Can’t read C++? Well, no one else can either. Let’s break it down:

` size_type offset = pos_to_offset(bitmap, i); // where we'll find (or`

This is actually pretty clear. Here we’re mapping the position, `i`

, to our offset. `size_type`

here is probably a `uint16_t`

. It’s not super important, just know that it’s an unsigned integer of some sort and you’ll be fine.

```
if ( bmtest(i) ) {
// Delete the old value, which we're replacing with the new one
group[offset].~value_type();
```

`bmtest(i)`

is important, it’s how we figure out whether or not a position in the array is occupied. It’s a pretty simple function:

` int bmtest(size_type i) const { return bitmap[charbit(i)] & modbit(i); }`

…which in turn references some not-so-immediately-understandable functions, `charbit(i)`

and `modbit(i)`

:

```
static size_type charbit(size_type i) { return i >> 3; }
static size_type modbit(size_type i) { return 1 << (i&7); }
```

So this is where we really start to get involved in our bitmap. The bitmap in SparseHash is the magic sauce that makes the whole thing work, and is defined like this:

` unsigned char bitmap[(GROUP_SIZE-1)/8 + 1]; // fancy math is so we round up`

This is the bitmap. This is how we store whether or not a position in the sparse vector is occupied. It is the central concept to the function of this entire thing. By default, `GROUP_SIZE`

is defined as `48`

, just because. I guess google did some testing to figure that number out or something. Anyway, the number is `48`

which means that our bitmap works out to be `6`

characters long. The fancy little computation there figures out how many bytes are needed to hold the amount of bits that we want.
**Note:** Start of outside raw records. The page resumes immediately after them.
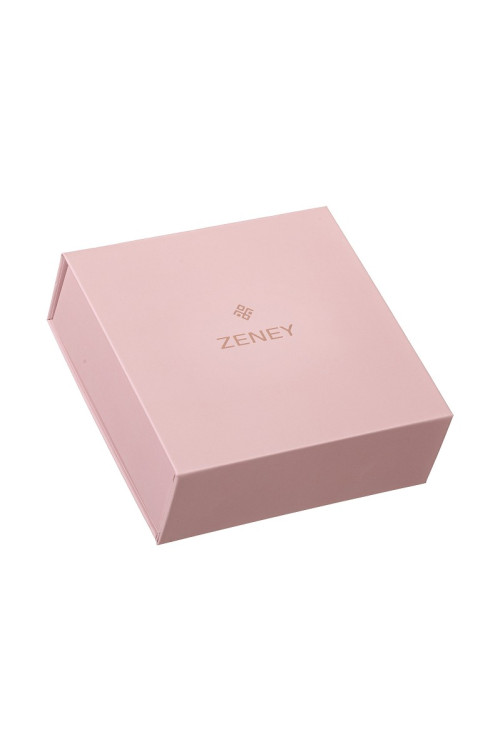 ZENEY CLIP IN Seamless 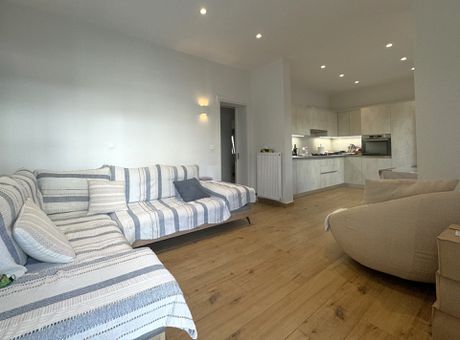 Apartment 120sqm for sale-Nea Erithraia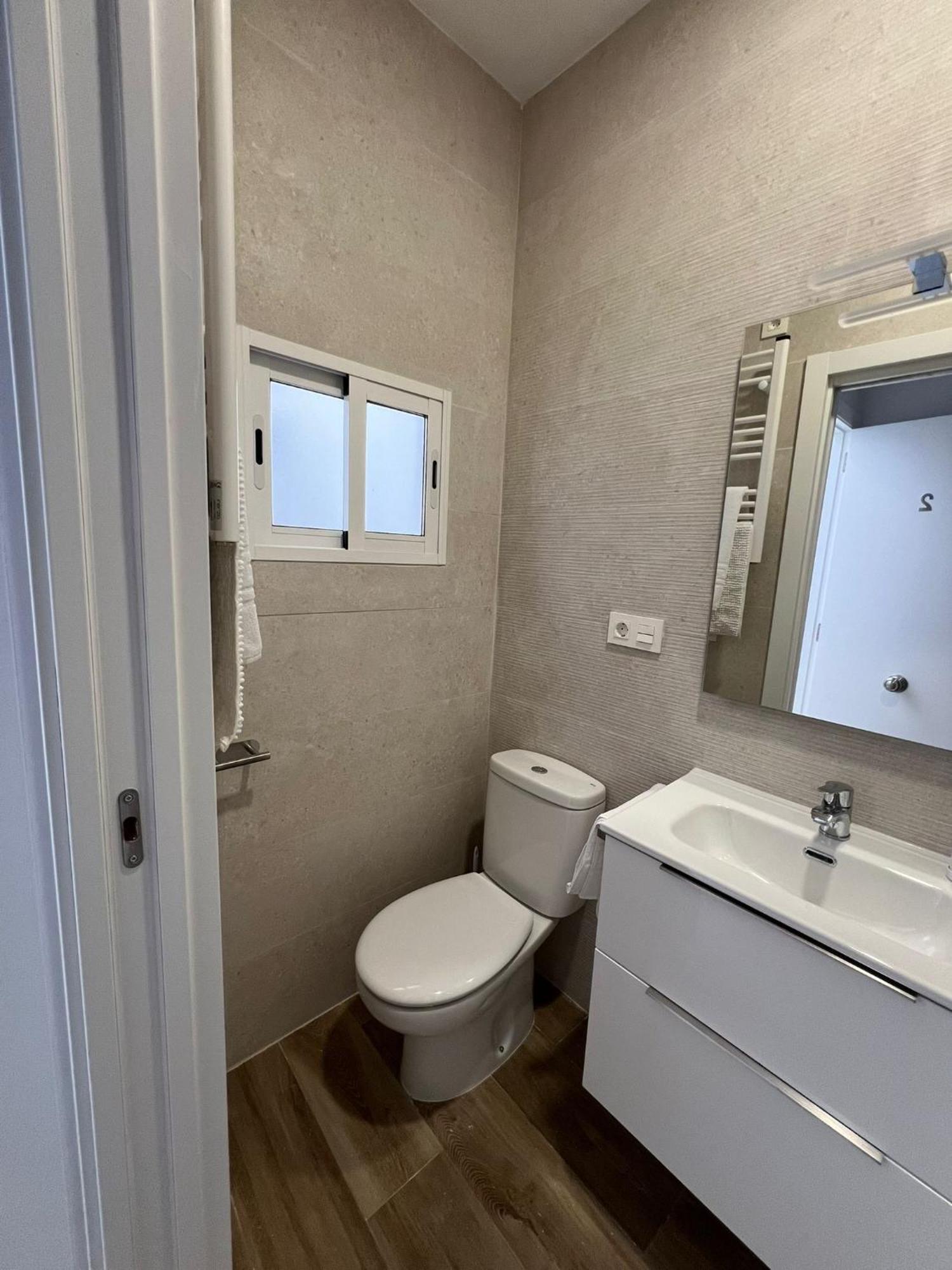 White House Apartman Castellón de la Plana Kültér fotó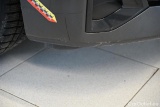  Bmw  Serie 5 Baureihe 5 Touring 520 d 2.0 140KW AT8 E6d #24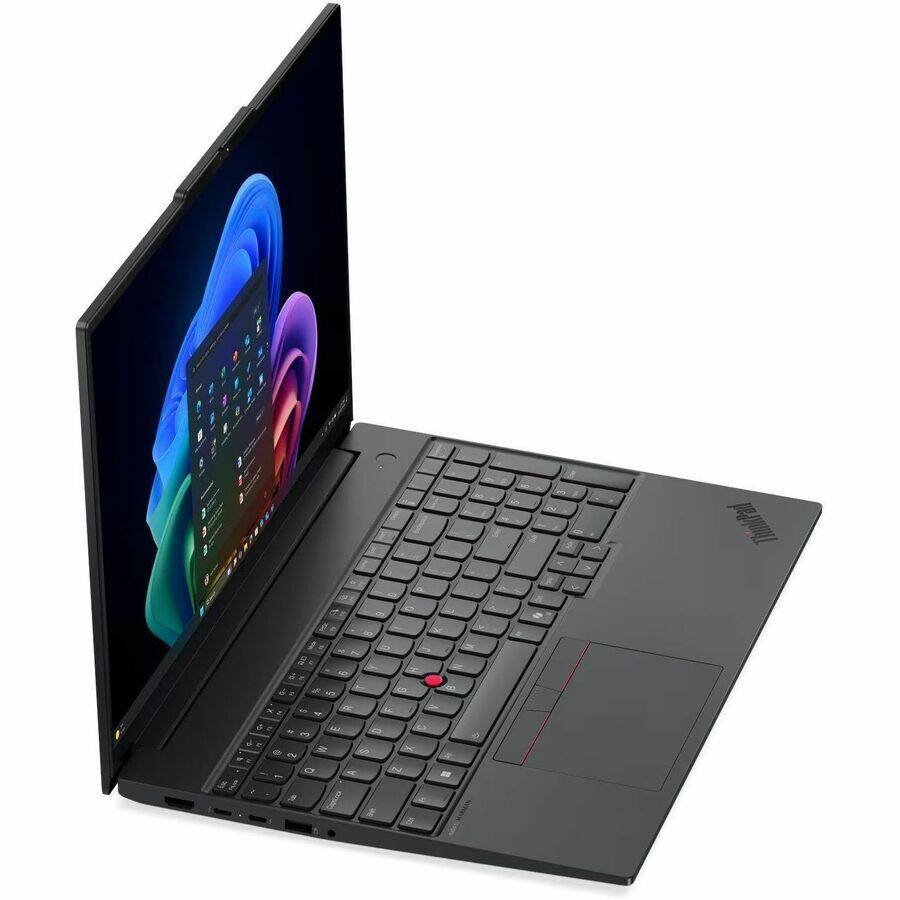 the
15 00 & 7 de R : 9 -8 % T 47% 5 x 2 $ 4 R u. E D 3 W . 2 $ 2 1 Q A I 8
8 A O J H Z G B > C 0 X N =  you

5
3 2 o 2 5 ^  > =
ThinkPad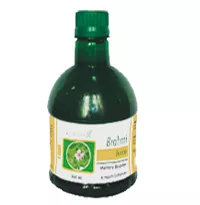 /store_images/products/kudos-brahmi-juice-500-ml-1.webp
So, getting back to `charbit()`

and `modbit()`

, take note of the operations performed. Specifically `i >> 3`

and `1 << (i & 7)`

. These are basically inverse operations.

`i >> 3`

removes the three lower bits, which is in fact all of the bits required to hold the numbers `0 - 7`

. So what we end up with is all of the bits in the number `i`

that don’t include the ones for `0 - 7`

. This helps us understand the meaning of the next statement, `1 << (i & 7)`

.

`1 << (i & 7)`

gets us all the bits that are set in `i`

that are less than `7`

. Shifting `1`

left by that number of bits gets us the left-most `1`

bit in the number. We use these two things to figure out where in the bitmap our value will be placed.

`charbit`

, being which char in the bitmap, and then `modbit`

, being which specific bit we need when we add in the `charbit`

. The C version I wrote uses two different numbers, `5`

for `charbit`

and `31`

for `modbit`

because it functions on 32-bit unsigned integers, vs. the Google one which uses 16-bit integers. The idea is the same, though.